Segment Start: EXCERPT TO READ
Characterising a new target for the treatment of Glioblastoma Multiforme
Olivia Taylor, Joshua Brzozowski, Kathryn Skelding
Background
Glioblastoma multiforme (GBM) is the most common and aggressive primary brain tumour in humans. The median survival for GBM patients is 10-11 months and has remained static for decades, demonstrating an urgent need to investigate new targets for the treatment of GBM. A potential therapeutic target is brain and acute leukemia cytoplasmic (BAALC) as it is expressed at low levels in normal tissue and is overexpressed in GBM, suggesting that it may be involved in tumourigenesis. The functions of BAALC in GBM have not been examined, however, BAALC plays a role in cell proliferation and survival in leukaemia cells. Novel BAALC inhibitors have been developed that specifically target BAALC, which may provide a more cancer-cell specific treatment, hence, they are important to examine.
Aims
The main aims of this study were to elucidate the cellular functions controlled by BAALC in GBM cells, and to examine the pre-clinical effectiveness of novel BAALC inhibitors in GBM models in vitro and in vivo.
Segment End: EXCERPT TO READ
** WHAT YOU WILL DO **
- 1) Translate this sentence from the glioblastoma abstract into Spanish: "Glioblastoma multiforme (GBM) is the most common and aggressive primary brain tumour in humans."
- 2) According to the glioblastoma abstract, what is the median survival for GBM patients?
- 3) Pick up the glioblastoma abstract right after its last sentence and write what comes next.
Segment Start: EXTRACTED DATA
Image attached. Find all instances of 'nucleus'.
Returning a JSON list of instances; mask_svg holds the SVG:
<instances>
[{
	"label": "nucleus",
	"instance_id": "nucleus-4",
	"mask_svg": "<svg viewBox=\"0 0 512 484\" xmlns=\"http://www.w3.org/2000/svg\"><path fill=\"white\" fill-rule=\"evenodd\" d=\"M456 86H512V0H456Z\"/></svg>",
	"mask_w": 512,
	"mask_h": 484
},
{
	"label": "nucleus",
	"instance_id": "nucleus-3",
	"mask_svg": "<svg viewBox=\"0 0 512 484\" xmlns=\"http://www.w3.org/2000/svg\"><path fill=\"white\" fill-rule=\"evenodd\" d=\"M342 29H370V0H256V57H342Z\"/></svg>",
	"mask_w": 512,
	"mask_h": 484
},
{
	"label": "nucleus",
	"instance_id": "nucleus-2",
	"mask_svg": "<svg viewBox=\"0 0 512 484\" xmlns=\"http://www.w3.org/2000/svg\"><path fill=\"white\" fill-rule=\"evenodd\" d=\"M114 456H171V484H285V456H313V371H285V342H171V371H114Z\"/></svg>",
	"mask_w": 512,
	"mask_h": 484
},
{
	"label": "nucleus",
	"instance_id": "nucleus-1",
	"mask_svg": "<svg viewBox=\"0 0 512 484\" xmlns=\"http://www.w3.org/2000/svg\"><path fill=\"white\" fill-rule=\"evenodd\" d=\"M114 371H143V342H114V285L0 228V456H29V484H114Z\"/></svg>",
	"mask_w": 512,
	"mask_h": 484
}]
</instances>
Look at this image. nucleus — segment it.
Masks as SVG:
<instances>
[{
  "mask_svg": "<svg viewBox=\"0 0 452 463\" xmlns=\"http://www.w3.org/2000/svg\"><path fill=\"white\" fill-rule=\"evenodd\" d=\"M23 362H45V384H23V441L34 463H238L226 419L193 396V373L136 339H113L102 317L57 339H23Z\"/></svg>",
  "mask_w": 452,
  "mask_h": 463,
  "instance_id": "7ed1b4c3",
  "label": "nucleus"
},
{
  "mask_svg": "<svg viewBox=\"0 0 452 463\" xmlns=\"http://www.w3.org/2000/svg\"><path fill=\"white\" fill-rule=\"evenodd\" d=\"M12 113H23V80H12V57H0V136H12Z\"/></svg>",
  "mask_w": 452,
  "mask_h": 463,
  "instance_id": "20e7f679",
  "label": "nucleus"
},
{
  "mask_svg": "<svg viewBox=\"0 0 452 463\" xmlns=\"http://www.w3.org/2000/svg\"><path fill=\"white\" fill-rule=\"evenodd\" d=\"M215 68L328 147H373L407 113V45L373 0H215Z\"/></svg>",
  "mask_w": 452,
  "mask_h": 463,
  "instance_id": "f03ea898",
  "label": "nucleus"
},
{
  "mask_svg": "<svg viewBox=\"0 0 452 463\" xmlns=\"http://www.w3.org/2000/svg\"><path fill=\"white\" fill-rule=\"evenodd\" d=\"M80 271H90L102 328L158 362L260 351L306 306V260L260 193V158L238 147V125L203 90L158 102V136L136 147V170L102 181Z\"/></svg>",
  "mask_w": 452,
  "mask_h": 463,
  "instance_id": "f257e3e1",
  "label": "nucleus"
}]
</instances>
Segment End: EXTRACTED DATA
** ANSWERS FOR EACH ITEM **
- 1) El glioblastoma multiforme (GBM) es el tumor cerebral primario más común y agresivo en los seres humanos.

- 2) 10-11 months.

- 3)
Methods
BAALC expression was altered (siRNA knockdown, overexpression) in GBM cells. Effects on proliferation (resazurin), survival (Annexin) and migration (scratch assay) were measured (n=3). A panel of GBM cell lines were treated with increasing doses of BAALC inhibitors.
Results
We have shown that inhibition of BAALC expression in GBM cells increases cell death, while overexpression increases cell proliferation. Taken together, our data shows that BAALC is involved in controlling GBM proliferation and survival. The BAALC inhibitors kill a range of GBM cell lines in vitro and were shown to be safe and well tolerated in vivo.
Conclusions
There is an urgent need for new strategies for the treatment of GBM. Characterising BAALC, a potential therapeutic target, may provide a more cancer cell specific treatment which may reduce toxicity and side effects, resulting in improvement of patient survival.